She asks me to look up someone's criminal record, and a bit of (completely legal) Google-fu later, I find something.
"Did you know he was divorced?"
"Yeah," she says. "We burnt his wedding pictures on his first anniversary."
"At least that's not creepy of him." I keep looking. "Can't find anything else."
"I guess so," I say. "He's not a sex offender. At least not in Utah."
"At least he hasn't gotten caught."
"True." I sip from my tea, looking at this public divorce decree. This was something that anyone could see with just a quick search. Utah makes these records as public as a rest stop, and there I am, someone's marital failure listed in clear Arial Bold on my screen. I know a little bit about this guy—he had essentially been her Mark Hacking without the murder—but this transparency into what was a complete waste of a life makes him pitiful.
I shake it off.
"Do you ever wonder what these exes of ours are up to?" she asks.
"You don't even wonder what they've done to fuck up their lives so badly?"
I smile, but she can't see it through the computer screen. "If I had wanted to see them destroy themselves, I would've stuck around."
She laughs and the sound gives me warm shivers. "I just always want to see, you know? I want to know what else they messed up after they messed me up."
"I guess so," I say. "I'm mostly glad that it's gone. You don't wonder what kind of medical waste dump your old tumor is in."
"Point," she says. "I'm gonna go to bed. You should, too."
"Sleep well. Look to the future."
"So bright I've gotta wear shades." She yawns into the phone. "Sweet dreams."
"Back atcha." Phone clicks off.
I don't think that anyone I've dated has a criminal record. I guess that one girl got caught with shrooms, but if memory serves, that was expunged, and I think that's the extent of it. But divorce records are much more fertile ground for the Antietam of my love life, and I can't help but wonder:
did that feathery old perv who was sleeping with her while she was with me ever get divorced?
The curiosity overpowers my better judgment, and I type in his name, each letter bringing a bitter, coppery taste to the back of my tongue. These were letters in a specific order that I never wanted to see again, and here I am, putting them in front of my own eyes. No use stopping now.

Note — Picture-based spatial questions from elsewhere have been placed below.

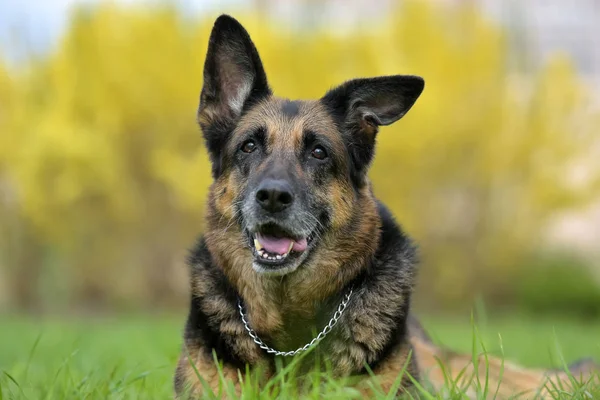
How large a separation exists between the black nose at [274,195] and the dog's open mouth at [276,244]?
0.14 m

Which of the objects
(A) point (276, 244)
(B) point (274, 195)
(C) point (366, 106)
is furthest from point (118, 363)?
(C) point (366, 106)

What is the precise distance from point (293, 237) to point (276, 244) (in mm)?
103

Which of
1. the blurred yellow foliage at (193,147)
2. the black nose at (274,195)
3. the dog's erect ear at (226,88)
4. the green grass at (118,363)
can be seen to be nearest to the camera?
the green grass at (118,363)

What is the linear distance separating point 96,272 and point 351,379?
17525 millimetres

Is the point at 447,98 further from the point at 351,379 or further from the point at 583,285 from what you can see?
the point at 351,379

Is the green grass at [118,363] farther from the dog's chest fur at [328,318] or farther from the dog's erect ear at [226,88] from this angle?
the dog's erect ear at [226,88]

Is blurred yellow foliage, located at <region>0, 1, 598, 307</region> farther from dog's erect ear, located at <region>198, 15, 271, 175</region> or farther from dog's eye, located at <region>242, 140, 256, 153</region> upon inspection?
dog's eye, located at <region>242, 140, 256, 153</region>

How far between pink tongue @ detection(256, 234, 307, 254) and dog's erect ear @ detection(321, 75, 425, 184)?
567mm

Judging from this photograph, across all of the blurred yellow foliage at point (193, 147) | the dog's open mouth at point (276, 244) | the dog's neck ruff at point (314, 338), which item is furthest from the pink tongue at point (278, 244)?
the blurred yellow foliage at point (193, 147)

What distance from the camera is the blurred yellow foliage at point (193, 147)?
18562mm

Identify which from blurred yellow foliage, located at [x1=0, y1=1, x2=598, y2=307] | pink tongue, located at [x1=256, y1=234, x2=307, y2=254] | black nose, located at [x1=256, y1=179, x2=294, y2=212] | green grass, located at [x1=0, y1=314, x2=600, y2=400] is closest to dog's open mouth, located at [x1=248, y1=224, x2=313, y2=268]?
pink tongue, located at [x1=256, y1=234, x2=307, y2=254]

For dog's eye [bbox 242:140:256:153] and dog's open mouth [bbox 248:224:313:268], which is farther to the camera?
dog's eye [bbox 242:140:256:153]

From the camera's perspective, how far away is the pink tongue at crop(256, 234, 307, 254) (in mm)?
4027

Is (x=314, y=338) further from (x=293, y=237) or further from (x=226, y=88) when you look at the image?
(x=226, y=88)
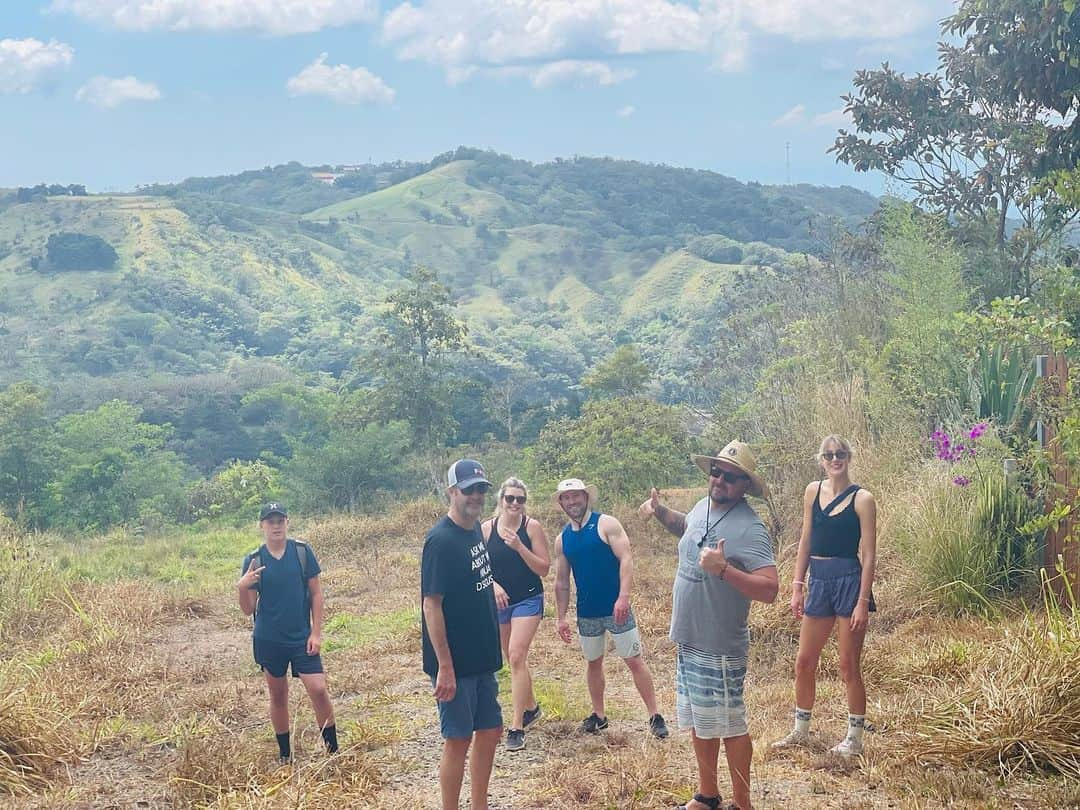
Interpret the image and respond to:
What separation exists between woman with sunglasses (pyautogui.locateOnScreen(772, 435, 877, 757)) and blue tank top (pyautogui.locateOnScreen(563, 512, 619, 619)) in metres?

There are a few folks with his last name that have been divorced, but there it was, at the top of the list. I take a (dramatically) deep breath, feel the reminder of whiskey in the back of my throat, and click.
All it shows is the name, whether he initiated divorce filings or responded to them, and the date of filing.
So there he is:
His name—no "doctor" in front of it—his status as respondent to filings initiated by his wife, and:
my birthday. His divorce went through on my birthday.

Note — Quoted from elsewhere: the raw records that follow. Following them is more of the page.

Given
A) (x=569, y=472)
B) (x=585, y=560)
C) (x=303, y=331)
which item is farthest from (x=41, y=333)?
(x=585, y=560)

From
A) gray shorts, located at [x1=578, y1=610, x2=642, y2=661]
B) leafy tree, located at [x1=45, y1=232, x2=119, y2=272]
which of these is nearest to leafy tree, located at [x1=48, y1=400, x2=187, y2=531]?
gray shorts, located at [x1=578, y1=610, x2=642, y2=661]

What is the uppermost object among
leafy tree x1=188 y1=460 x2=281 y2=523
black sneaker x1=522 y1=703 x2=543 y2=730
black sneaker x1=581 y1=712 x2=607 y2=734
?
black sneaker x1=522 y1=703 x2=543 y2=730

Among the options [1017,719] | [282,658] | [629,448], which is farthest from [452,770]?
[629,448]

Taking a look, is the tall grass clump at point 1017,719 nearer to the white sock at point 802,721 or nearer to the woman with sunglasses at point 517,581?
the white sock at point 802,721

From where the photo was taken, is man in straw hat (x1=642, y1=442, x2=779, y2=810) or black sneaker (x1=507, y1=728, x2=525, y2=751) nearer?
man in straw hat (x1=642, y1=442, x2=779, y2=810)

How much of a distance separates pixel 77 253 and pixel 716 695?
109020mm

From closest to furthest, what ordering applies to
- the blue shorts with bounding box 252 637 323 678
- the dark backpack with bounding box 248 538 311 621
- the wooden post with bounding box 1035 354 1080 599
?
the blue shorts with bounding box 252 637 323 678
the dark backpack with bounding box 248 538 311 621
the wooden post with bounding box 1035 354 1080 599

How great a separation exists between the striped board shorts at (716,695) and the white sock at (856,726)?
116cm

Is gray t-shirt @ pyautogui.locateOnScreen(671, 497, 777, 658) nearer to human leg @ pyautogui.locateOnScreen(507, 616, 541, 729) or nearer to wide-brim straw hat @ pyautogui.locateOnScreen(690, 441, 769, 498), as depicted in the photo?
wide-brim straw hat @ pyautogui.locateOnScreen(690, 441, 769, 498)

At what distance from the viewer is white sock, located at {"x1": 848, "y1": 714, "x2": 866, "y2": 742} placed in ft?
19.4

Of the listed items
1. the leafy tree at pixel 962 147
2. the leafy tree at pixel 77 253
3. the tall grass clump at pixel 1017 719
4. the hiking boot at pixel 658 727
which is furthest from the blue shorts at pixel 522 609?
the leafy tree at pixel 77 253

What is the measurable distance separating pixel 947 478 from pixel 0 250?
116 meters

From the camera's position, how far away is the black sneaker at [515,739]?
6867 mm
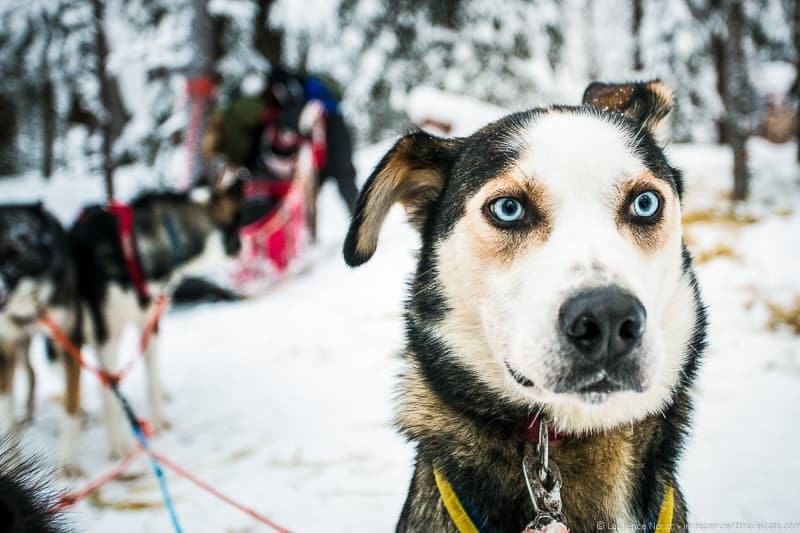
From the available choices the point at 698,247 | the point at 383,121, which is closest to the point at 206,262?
the point at 698,247

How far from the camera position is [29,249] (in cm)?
312

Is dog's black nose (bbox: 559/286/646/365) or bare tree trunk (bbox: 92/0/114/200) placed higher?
bare tree trunk (bbox: 92/0/114/200)

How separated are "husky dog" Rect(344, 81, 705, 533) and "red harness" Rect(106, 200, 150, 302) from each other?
257 centimetres

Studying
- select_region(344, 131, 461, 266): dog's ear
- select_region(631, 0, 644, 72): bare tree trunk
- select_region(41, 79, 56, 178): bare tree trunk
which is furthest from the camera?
select_region(41, 79, 56, 178): bare tree trunk

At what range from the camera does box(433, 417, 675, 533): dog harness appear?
1296mm

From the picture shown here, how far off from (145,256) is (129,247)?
30 centimetres

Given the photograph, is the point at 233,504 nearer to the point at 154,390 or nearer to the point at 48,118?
the point at 154,390

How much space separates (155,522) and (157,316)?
166cm

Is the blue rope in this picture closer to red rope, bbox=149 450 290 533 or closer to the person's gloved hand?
red rope, bbox=149 450 290 533

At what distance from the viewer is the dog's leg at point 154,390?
12.6 ft

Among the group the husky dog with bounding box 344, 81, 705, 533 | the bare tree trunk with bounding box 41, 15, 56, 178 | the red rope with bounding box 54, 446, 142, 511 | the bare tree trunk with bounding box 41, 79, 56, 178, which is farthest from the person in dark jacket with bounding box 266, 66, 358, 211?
the husky dog with bounding box 344, 81, 705, 533

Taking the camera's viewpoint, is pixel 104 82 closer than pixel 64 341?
No

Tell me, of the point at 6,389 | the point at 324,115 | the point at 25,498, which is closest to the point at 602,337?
the point at 25,498

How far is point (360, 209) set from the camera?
1.66 m
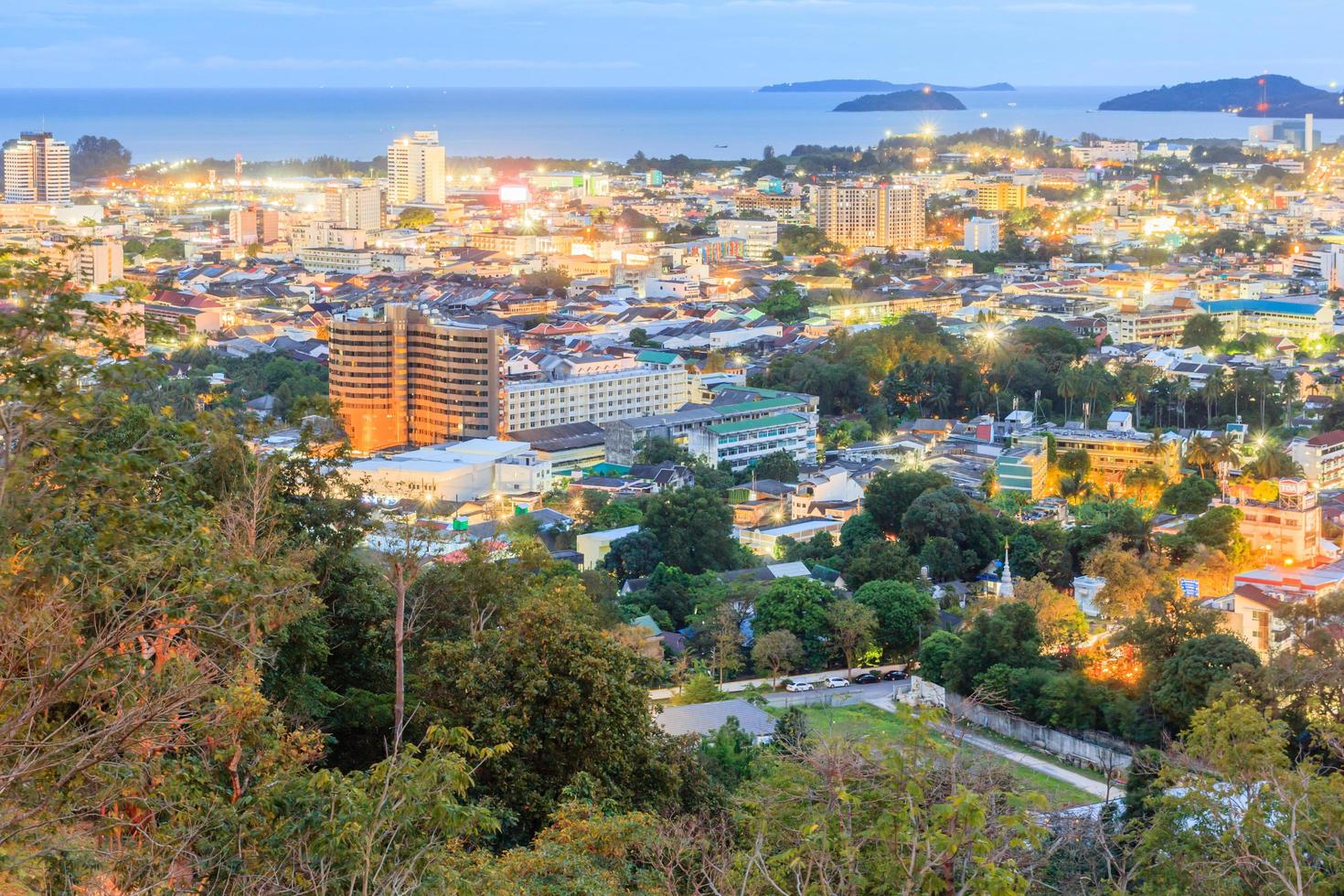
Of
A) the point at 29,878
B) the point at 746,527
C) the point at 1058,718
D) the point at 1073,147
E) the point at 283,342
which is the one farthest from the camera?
the point at 1073,147

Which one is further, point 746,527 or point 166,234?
point 166,234

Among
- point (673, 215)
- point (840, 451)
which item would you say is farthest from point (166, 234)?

And I'm not sure what I clicked that for, what I was hoping to find, what part of me just needed to know if this man, a guy whose reputation had been self-immolated by his wandering eye landing on a stupid young girl, had fallen upon his own overinflated sense of in-the-moment.
But it was worse than that. Not only did I know that he did follow through and divorce his wife, I knew when. And it was my birthday. I started drafting a letter to him a few minutes later. I deleted it before sending it.
The first line: "I am so, so, so sorry for everything that you lost."
The last line: "I hope you find what you're looking for."
The post-script: "Be better to your daughter than you were to your wife."